[Provided passage]
University of Illinois researchers develop new GaN thermal management approach

GaN transistors promise higher power densities and can operate under higher temperatures (~ 500degC) than conventional silicon transistors, but like all semiconductors they also generate excess heat that can limit their performance.

Cooling methods based on heat sinks and fans add cost and bulk. Now a team of University of Illinois researchers from the University of Illinois Micro + Nanotechnology Lab has created a new method which they say is simple and cost effective.

Using computer aided design, Can Bayram's group has demonstrated that the thickness of GaN layers plays a role in overheating, influencing the device's thermal budget and ultimately its performance.

"Thinner is cooler," said Bayram, adding that conventional GaN transistors are deposited on thick substrates (e.g. silicon, SiC) that are not ideal thermal conductors. Bayram noted the challenges in mismatched epitaxy of GaN on conventional substrates, leading to tens-, and in most cases, hundreds- of microns-thick devices.

"That is really bad for heat dissipation, considering the heat source is scaled down with the gate, in the sub-micron order," said Bayram. Using novel semiconductor release methods such as smart-cut and spalling, one can release the GaN transistor from the rest of the epitaxy and hence from the thick substrates so as to reap the benefits of improved thermal management.

[How to complete this task] Render the sentence "Cooling methods based on heat sinks and fans add cost and bulk." from the GaN cooling article in Spanish.

[Entries shown]
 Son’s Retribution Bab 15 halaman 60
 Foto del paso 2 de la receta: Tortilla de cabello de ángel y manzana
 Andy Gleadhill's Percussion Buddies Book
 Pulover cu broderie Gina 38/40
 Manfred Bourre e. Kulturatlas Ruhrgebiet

==

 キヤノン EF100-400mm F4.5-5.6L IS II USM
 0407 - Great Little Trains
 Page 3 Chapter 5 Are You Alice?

==

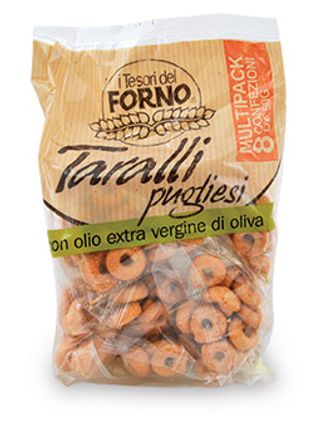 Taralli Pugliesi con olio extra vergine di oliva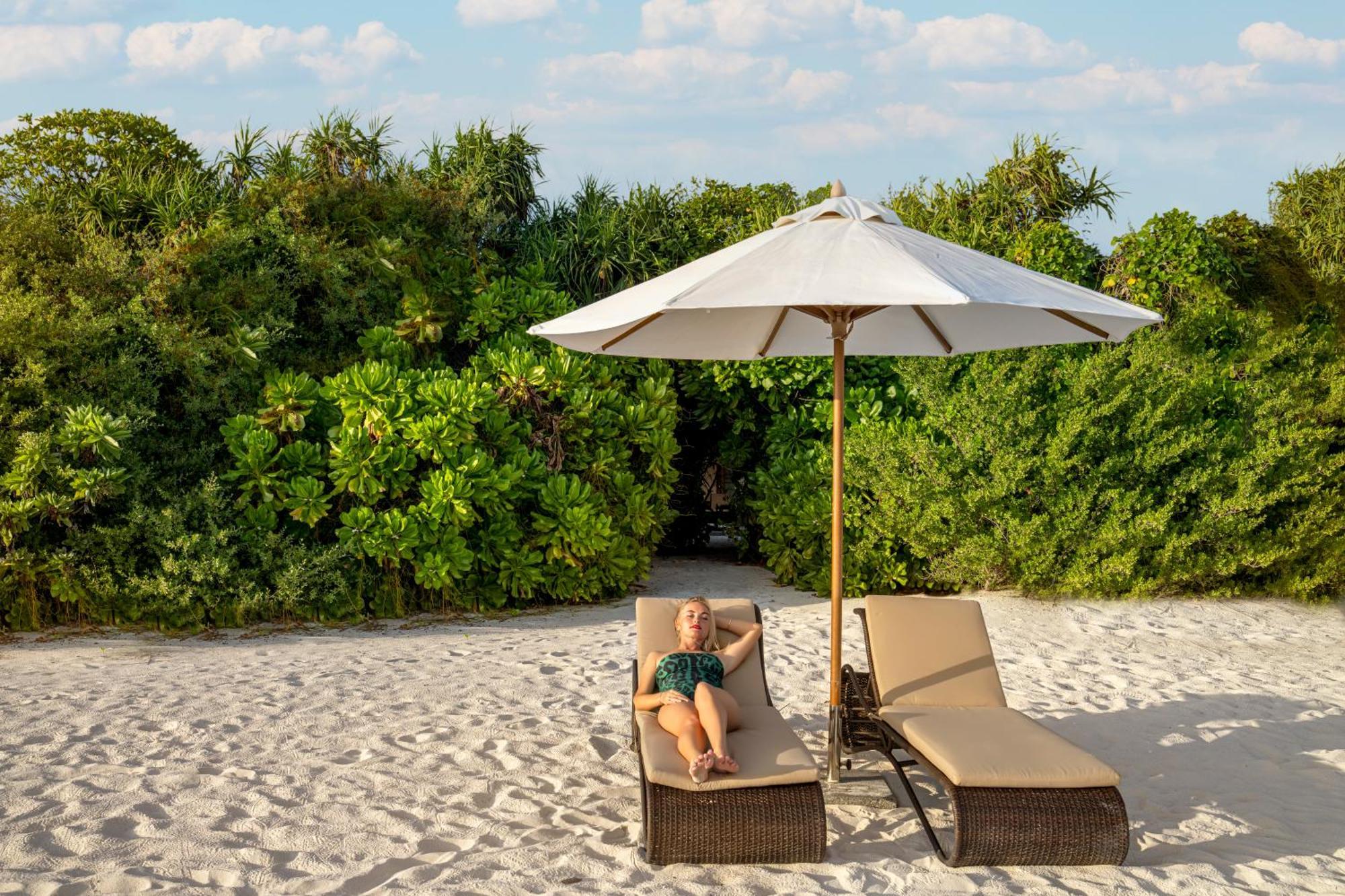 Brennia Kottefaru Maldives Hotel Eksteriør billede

[Task solution] Los métodos de refrigeración basados en disipadores de calor y ventiladores añaden costo y volumen.